:: Document section ::
Cheryl Hodgson [16:32]

And that's a good point not to get too diverted. But I think what people don't know, and I think this is what impacted me in my practice and my profession at trying to be of value and service to people. And I can see a little bit of what you're saying in a digital agency world, which is, everything has changed so much. For example, everything I ever did changed dramatically once it was online. Protecting a brand used to be something like a box of cereal in a grocery store shelf, and you had a young MBA, who'd come out of school and he would get a job for Kellogg's and that was his or her job to be the brand manager for one box of cereal. All of it. Well, now, you've got to bring the public in. And I've been playing a lot in my own thinking with what does it mean to really have a brand? And the words I've been fixated on are like, Connection, Contribution, Community and Currency. And it goes to the little bit about what you're saying a minute ago to me is, "what is your contribution to your client? And what is your contribution as a brand? To the greater good?" In terms of what you're doing. And Community, customers nowadays are on the front lines. Boy, if you make one misstep as a brand owner, they're right there to tell you what you did wrong in real time on social media! So I think all of those elements go into what it means to really be a brand owner and having an agency that can help you create that experience that consumer experience is what you're really talking about.

Jason Swenk [18:15]

A brand to me is basically what your audience you're serving, what do they think of you? That's all you care about, to be like, "how do you want them to perceive you? And are they going to recognize it when they see it?" So like, Marriott, you would think they would have a really good brand, with all their chains. But if you go into a different Marriott and switch out the logos with some other different hotel chain, you would never know. And if Mariott was going to create a sneaker, you wouldn't know what it would be like. Now take the flip side of it, let's say Apple was going to create a hotel. You would know exactly how that hotel would look. You would know how it would feel. If Nike was going to, you can use the iconic brands, you know what they represent. You understand their values. And so, that's what people really need to be thinking about in building this. Or like Starbucks, it's like getting together and just enjoying a cup of coffee or whatever it is. I don't drink coffee, so I hardly ever go there.

:: Input data ::
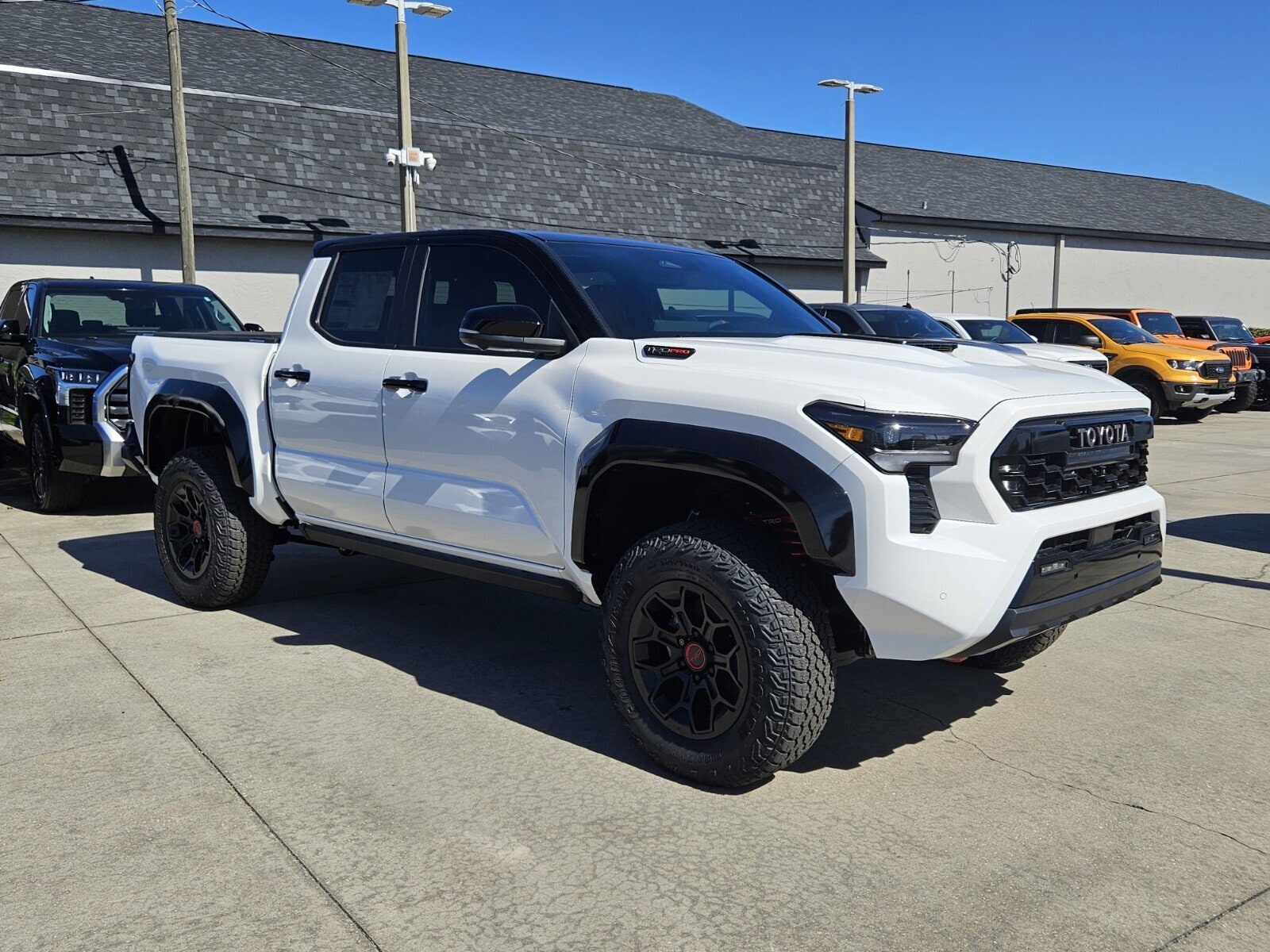 2025 Toyota Tacoma 4WD TRD Pro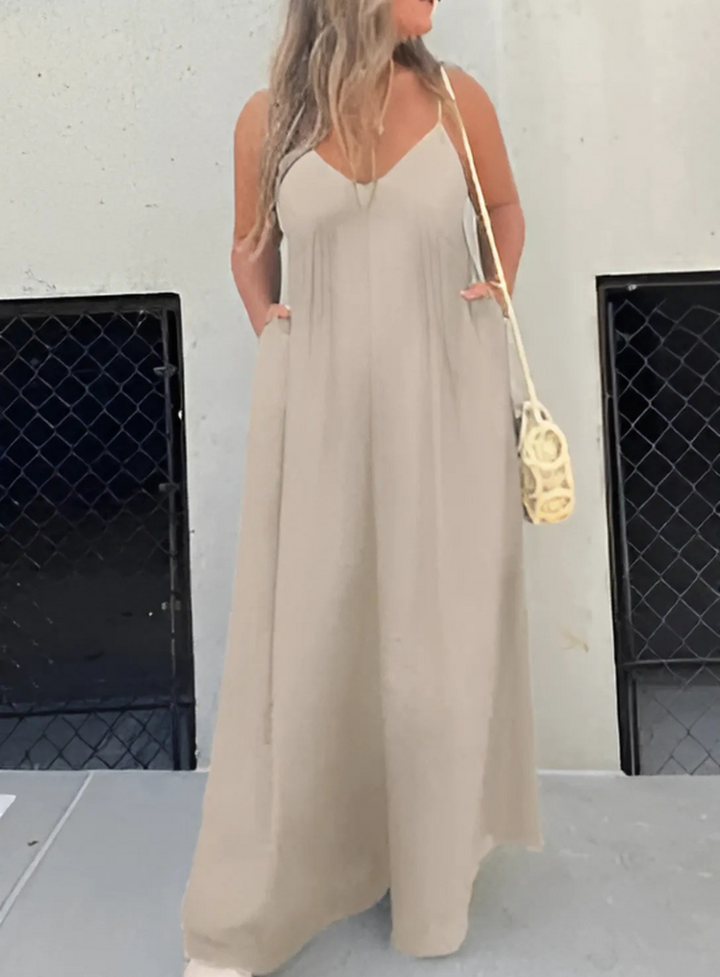 Oralee™  Effortless Wide-Leg Jumpsuit
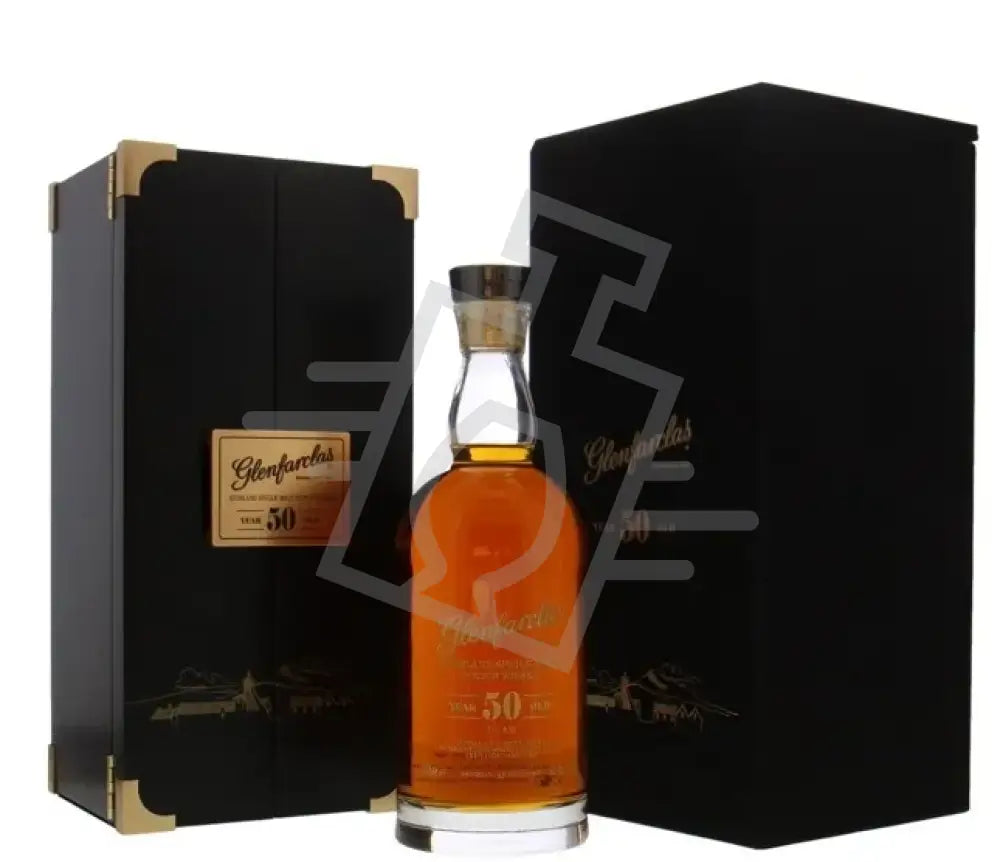 GLENFARCLAS Whisky 50y 0,7l Highland Single Malt Scotch 50% DD.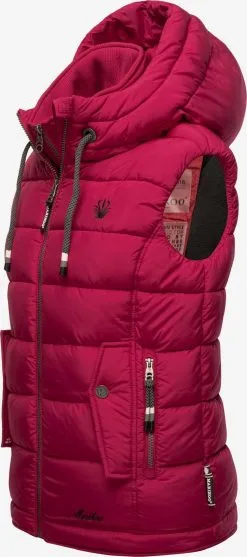 Marikoo Bodywarmers Bodywarmer Taisaa Dames Rood 10 Marikoo Bodywarmers Bodywarmer Taisaa Dames Rood -Groot Warenhuis Marikoo 38b79ddc6324c36f5ba196d8f66a12ca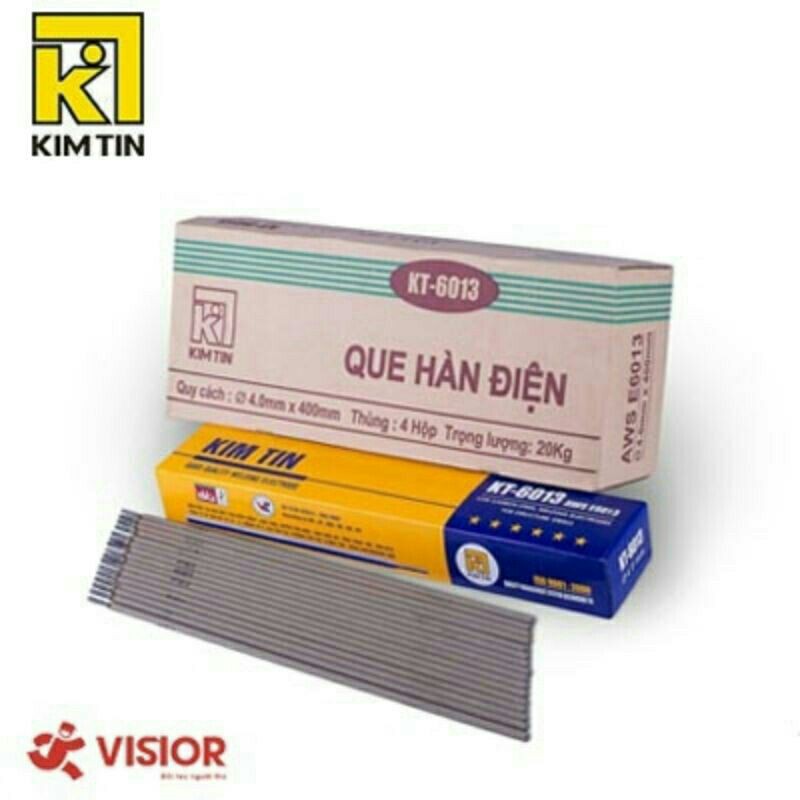 Hộp que hàn kim tín 4.0li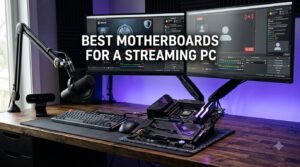 best motherboards for a streaming pc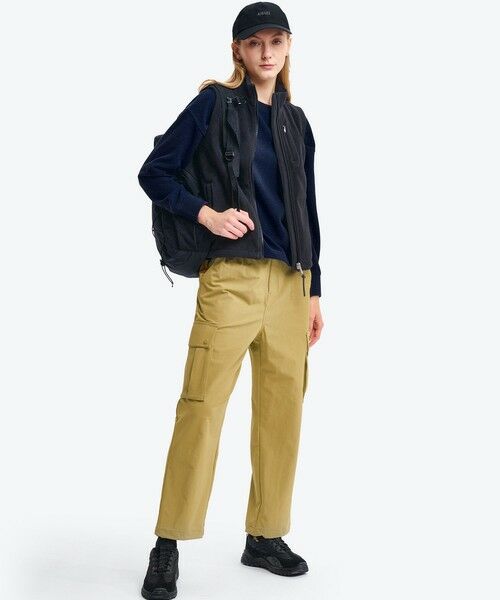 AIGLE / エーグル カーゴパンツ | 撥水 ストレッチナイロンカーゴパンツ | 詳細17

:: Instructions for the task ::
Condense the paragraph beginning "A brand to me is basically" from the branding conversation above into a short bulleted list of its main points.

:: Expected answer ::
- A brand is what the audience you serve thinks of you: how you want them to perceive you, and whether they recognize it when they see it.
- Marriott has many chains, but if you switched its logos with another hotel chain's, you would never know. If Marriott made a sneaker, you wouldn't know what it would be like.
- If Apple created a hotel, you would know exactly how it would look and feel.
- With iconic brands such as Nike, you know what they represent and understand their values.
- Starbucks stands for getting together and enjoying a cup of coffee.
- People building a brand should be thinking about this.